黑世界 日和の章の感想文です。
雨下の感想文はこちら。


10/18(日)黒世界大阪ソワレ。

毎度ながら、
観劇前提で書き進めております。
シリーズ作品の内容にも触れています。
未観劇の方はご注意ください


正直な感想なのですが、『日和』の方がとても見応えがありました。

『雨下』の時に感じた体力的しんどさがあんまりなくて、こちらはチケット代におつりがくるくらいの内容でした(オムニバス形式に慣れたのもあるかも)。

和田さん(和田俊輔さん)の音楽作品が大好きなので、和田作品を堪能できるだけで今回は十分すぎるくらい満足なのですけどね。
てらべすと聴きまくってた新良さんの歌声も生で堪能できて最高でした!


『日和』ですが、「家族ごっこ」を通したストーリーの一貫性もわかりやすかったです。
やはり末満さん出動回は、物語が繋がってるとグッと迫るものがあります。
『雨下』も、シュカの登場や、リリーの“正気”を確認するという点では繫がっているんですけどね。

ギャグ回(ハライチ岩井さん)もこちらの方がタイプでした(耳がギャンギャンしましたけど笑)。カップルちゃんうるさかわいい。

解答問題:
a - 『日和』の感想文について、次の問いに答えてください。
(i) 筆者が観劇した公演の日付と公演名は何ですか。
(ii) 筆者が音楽作品を大好きだと述べている人物は誰ですか。
(iii) ギャグ回の担当として名前が挙げられている人物は誰ですか。
b - 『日和』の感想文を、最後の文の後から書き継いでください。

未加工の記録:

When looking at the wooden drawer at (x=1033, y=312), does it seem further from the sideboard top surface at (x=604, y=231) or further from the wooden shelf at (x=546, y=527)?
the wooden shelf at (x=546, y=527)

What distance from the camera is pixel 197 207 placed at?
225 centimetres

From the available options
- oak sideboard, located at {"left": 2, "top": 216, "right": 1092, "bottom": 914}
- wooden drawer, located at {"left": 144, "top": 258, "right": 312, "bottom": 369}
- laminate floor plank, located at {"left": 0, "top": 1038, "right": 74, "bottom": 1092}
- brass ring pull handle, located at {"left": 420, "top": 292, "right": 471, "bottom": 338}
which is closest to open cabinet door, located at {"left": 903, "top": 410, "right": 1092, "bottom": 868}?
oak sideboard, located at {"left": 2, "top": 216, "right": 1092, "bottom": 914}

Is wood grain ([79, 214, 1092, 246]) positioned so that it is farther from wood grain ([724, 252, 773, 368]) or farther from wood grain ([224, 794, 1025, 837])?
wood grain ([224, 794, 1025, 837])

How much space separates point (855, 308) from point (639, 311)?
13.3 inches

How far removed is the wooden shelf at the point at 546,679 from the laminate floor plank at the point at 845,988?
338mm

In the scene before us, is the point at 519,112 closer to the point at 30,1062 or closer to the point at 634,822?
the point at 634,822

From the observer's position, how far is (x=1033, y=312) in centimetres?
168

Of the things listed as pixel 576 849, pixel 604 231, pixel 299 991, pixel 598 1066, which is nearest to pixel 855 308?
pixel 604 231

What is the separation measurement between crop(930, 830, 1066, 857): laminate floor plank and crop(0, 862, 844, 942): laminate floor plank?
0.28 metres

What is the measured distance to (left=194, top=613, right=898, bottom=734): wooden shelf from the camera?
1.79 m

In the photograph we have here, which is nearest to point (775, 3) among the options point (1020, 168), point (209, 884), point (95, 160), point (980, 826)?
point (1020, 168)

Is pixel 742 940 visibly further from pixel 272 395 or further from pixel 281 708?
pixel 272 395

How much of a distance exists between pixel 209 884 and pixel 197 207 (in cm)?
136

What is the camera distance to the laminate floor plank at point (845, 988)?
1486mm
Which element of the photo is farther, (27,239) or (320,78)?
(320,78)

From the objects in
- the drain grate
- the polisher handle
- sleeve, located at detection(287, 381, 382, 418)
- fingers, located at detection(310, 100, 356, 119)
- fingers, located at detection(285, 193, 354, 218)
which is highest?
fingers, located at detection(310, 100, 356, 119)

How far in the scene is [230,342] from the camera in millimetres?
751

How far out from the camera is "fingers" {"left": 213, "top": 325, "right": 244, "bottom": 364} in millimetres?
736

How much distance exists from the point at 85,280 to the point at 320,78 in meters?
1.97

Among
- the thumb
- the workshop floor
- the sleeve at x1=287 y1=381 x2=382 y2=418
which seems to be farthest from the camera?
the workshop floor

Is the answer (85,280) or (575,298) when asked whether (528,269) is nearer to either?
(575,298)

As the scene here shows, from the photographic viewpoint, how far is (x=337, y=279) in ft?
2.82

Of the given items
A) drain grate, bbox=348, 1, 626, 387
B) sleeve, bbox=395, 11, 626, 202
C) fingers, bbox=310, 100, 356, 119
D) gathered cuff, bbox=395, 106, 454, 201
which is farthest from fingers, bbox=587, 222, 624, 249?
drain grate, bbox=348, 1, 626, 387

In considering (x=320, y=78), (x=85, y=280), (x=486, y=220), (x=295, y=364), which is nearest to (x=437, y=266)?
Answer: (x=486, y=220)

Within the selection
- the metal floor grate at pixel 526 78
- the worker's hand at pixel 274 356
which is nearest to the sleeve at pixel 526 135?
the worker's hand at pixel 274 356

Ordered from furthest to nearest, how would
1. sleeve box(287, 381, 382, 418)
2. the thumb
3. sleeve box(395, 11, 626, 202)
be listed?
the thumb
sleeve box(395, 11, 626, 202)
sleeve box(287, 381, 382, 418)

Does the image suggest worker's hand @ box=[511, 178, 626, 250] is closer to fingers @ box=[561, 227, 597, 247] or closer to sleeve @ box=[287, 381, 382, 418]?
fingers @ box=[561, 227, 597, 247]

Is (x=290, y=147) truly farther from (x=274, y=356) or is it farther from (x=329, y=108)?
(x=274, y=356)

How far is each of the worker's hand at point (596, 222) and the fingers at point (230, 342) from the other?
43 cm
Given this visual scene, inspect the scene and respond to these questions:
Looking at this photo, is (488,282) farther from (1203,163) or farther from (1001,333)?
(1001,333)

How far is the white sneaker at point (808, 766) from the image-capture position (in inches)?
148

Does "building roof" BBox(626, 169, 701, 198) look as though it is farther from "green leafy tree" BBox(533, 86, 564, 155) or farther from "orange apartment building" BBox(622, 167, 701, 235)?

演習結果:
a -
(i) 10/18(日)、黒世界大阪ソワレです。
(ii) 和田俊輔さんです。
(iii) ハライチ岩井さんです。

b -
末満さんが比較を嫌がってるのでそういった意図はありませんが、 個人的に『ポーの一族』の影響で、一人の人間の半生や老いを通して不老不死を対比する描写がめちゃくちゃ好きなので、今回のラッカとの交流はとても良かったです。

但し、漫画じゃなく舞台で、5才〜10才〜25歳(?)〜125歳(??)を描写する・演じ分けるには、そら朴璐美さん降臨するわな……と納得。役者さんすごい。



『日和』は贖罪の旅ですね。

それでも、リリーが“失う”ことのできない優しさが、ひとつの家族を得させた物語だと思います。

悲しいけど、ソフィーの方は、イニシアチブを使わずにそばに人を置いておくことができないので。本当に心を通わせる存在は、ウル以来存在しないのです……。
ソフィーだって、かつては親友から「君は優しいな」と言われる心を持っていたのにね。
でも、優しいソフィーでいられなくなったファルスとしてのソフィーの不器用さや歪みこそが、彼の痛ましささえ感じさせる魅力でもあるんですよね。
だから私はソフィー・アンダーソンが大好きです。

誰かにそばにいてほしいのに、心を通わせられないソフィー。
心を通わせられる誰かがいるのに、そばには置かないリリー。

そこらへんがリリーとソフィーの最大の違いかな。
大丈夫だよ、リリー。あなたは憎んでいるソフィー・アンダーソンとは違う。


しかし、『雨下』の方では、リリーの優しさ優しさと連呼しましたが、『日和』でチェリーのぼやきをリリーの本音として注意深く聞いていると、リリーは聖人君子でも何でもなくて、別に誰にでも心から優しいってわけじゃないのはよく分かるんですけどね。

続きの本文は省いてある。